Abstract

Selective inhibitors of cyclooxygenase (COX)-2 were developed to improve the safety of anti-inflammatory therapy in patients at elevated risk for gastrointestinal complications which are thought to be caused primarily by depression of COX-1 derived mucosal prostanoids. They were not expected to be more efficacious analgesics than compounds acting on both cyclooxygenases, the traditional (t) non-steroidal antiinflammatory drugs (NSAIDs). While these predictions were generally supported by clinical evidence, an elevated rate of severe cardiovascular complications was observed in randomized controlled trials of three chemically distinct COX-2 selective compounds.
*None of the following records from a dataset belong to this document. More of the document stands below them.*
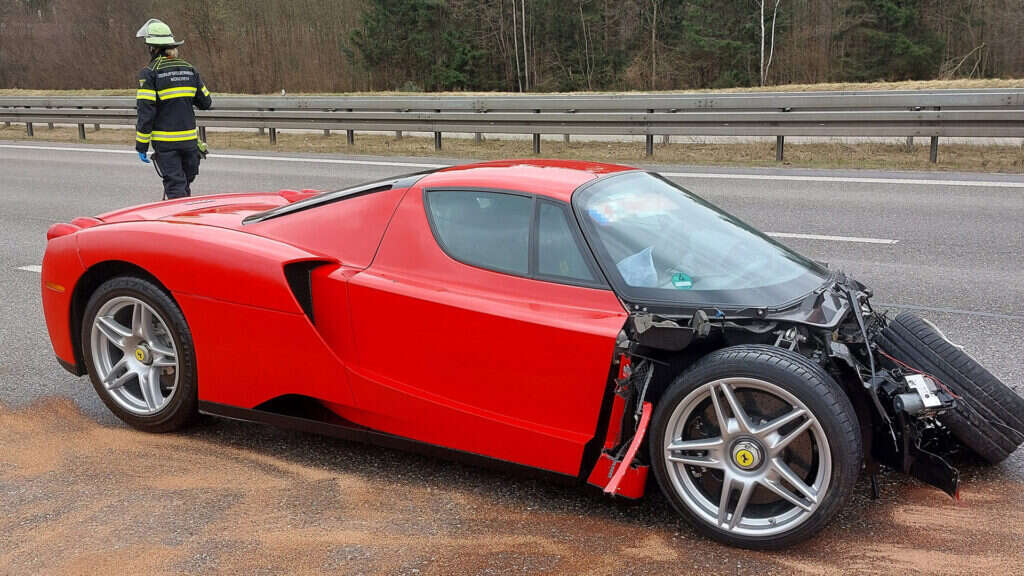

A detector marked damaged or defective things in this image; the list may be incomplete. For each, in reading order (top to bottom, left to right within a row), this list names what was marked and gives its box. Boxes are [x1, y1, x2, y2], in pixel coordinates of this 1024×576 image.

crashed red ferrari [41, 157, 1024, 545]
detached front wheel [651, 342, 860, 545]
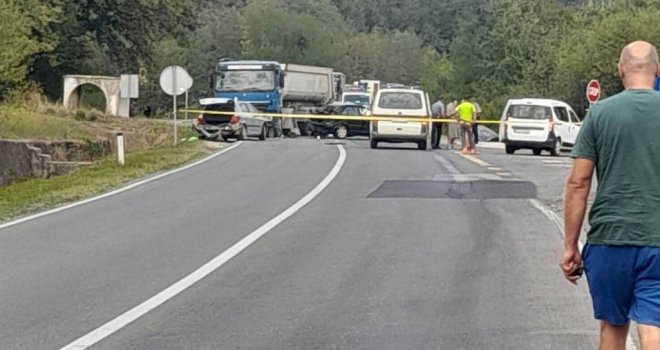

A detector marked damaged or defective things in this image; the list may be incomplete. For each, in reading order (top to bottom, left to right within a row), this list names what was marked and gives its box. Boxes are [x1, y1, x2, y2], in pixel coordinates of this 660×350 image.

asphalt patch repair [368, 180, 540, 200]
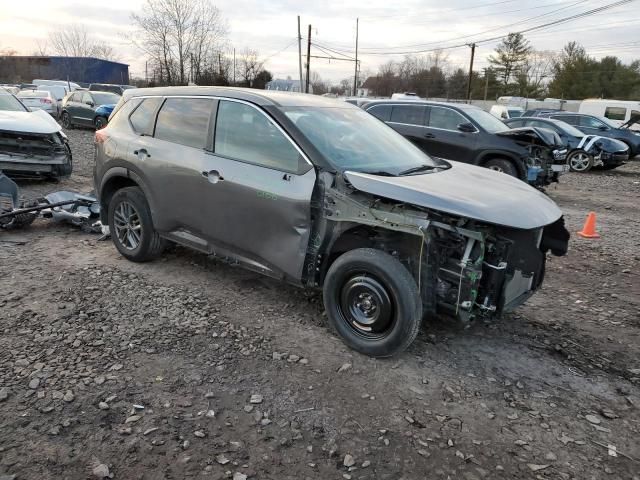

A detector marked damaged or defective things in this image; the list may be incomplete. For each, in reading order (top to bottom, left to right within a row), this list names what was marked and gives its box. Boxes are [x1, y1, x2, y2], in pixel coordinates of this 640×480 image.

crumpled hood [0, 109, 60, 135]
front end damage [0, 129, 72, 178]
damaged vehicle in background [0, 91, 73, 179]
crashed nissan rogue [92, 87, 568, 356]
gray damaged suv [94, 87, 568, 356]
damaged vehicle in background [94, 87, 568, 356]
front end damage [312, 172, 568, 322]
crumpled hood [348, 160, 564, 230]
damaged vehicle in background [362, 98, 568, 187]
damaged vehicle in background [508, 116, 628, 172]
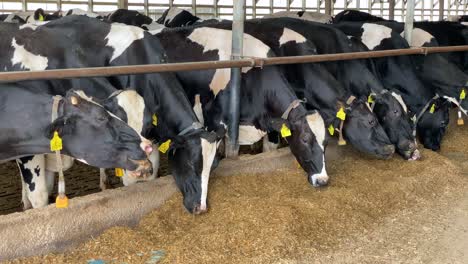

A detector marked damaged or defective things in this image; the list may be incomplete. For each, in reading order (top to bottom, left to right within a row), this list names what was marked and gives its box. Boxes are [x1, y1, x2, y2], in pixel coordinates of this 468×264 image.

rusty metal bar [0, 45, 468, 82]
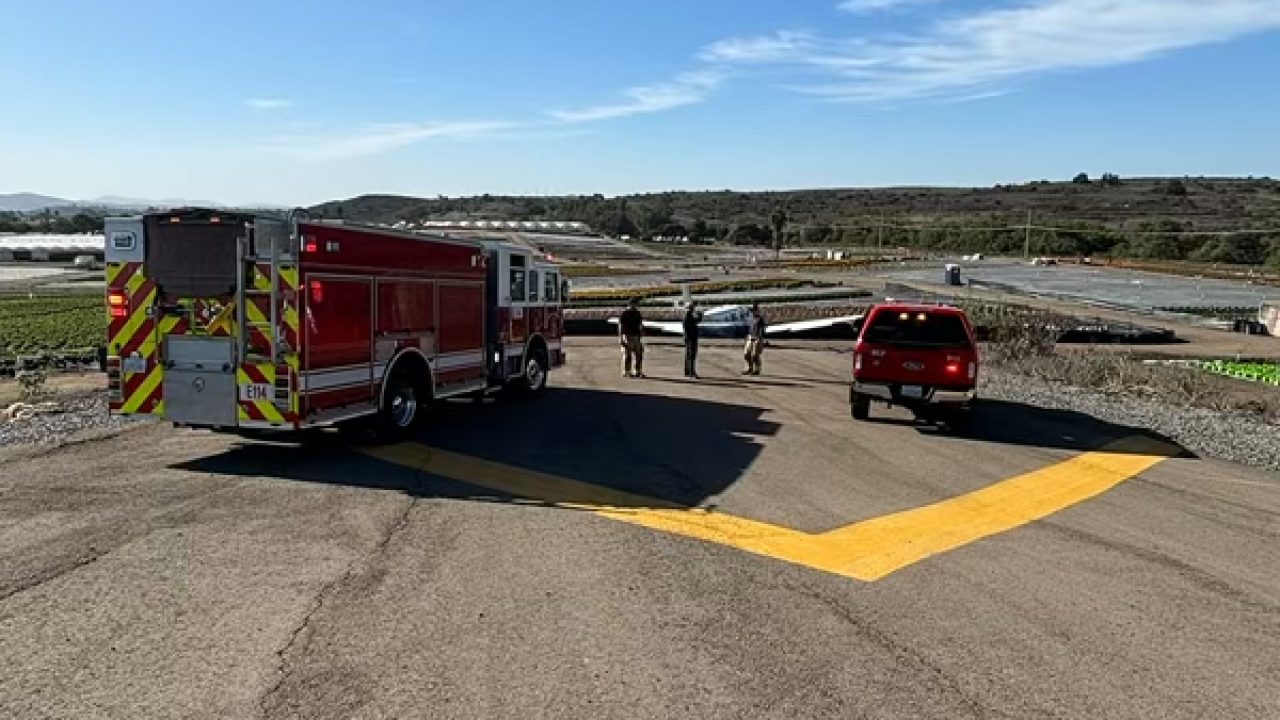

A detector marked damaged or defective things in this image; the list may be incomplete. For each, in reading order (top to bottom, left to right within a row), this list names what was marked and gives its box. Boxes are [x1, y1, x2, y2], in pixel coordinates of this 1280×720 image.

cracked asphalt [2, 338, 1280, 717]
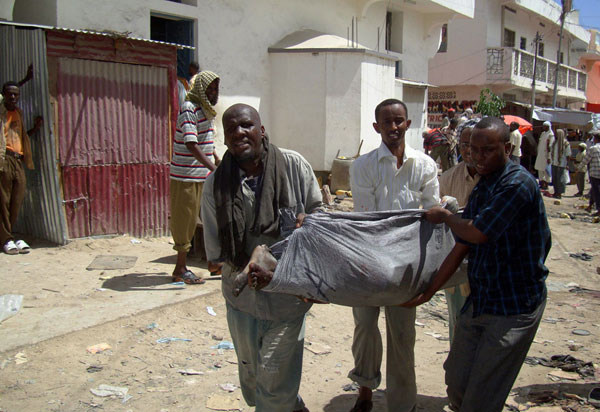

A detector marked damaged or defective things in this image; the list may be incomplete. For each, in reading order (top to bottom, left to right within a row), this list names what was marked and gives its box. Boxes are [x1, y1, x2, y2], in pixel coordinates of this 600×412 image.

rusty metal sheet [56, 58, 169, 167]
The cardiovascular hazard is plausibly explained by the depression of COX-2 dependent prostanoids formed in vasculature and kidney; vascular prostacyclin (PGI2) constrains the effect of prothrombotic and atherogenic stimuli, and renal medullary prostacyclin and prostaglandin (PG) E(2) formed by COX-2 contribute to arterial pressure homeostasis. A drug development strategy more closely linking research into the biology of the drug target with clinical drug development may have allowed earlier recognition of these mechanisms and the cardiovascular risk of COX-2 inhibition. Open questions are i) whether the gastrointestinal benefit of COX-2 selective compounds drugs can be conserved by identifying individuals at risk and excluding them from treatment; ii) whether the risk extends to tNSAIDs; iii) and whether alternative strategies to anti-inflammatory therapy with a more advantageous risk-benefit profile can be developed.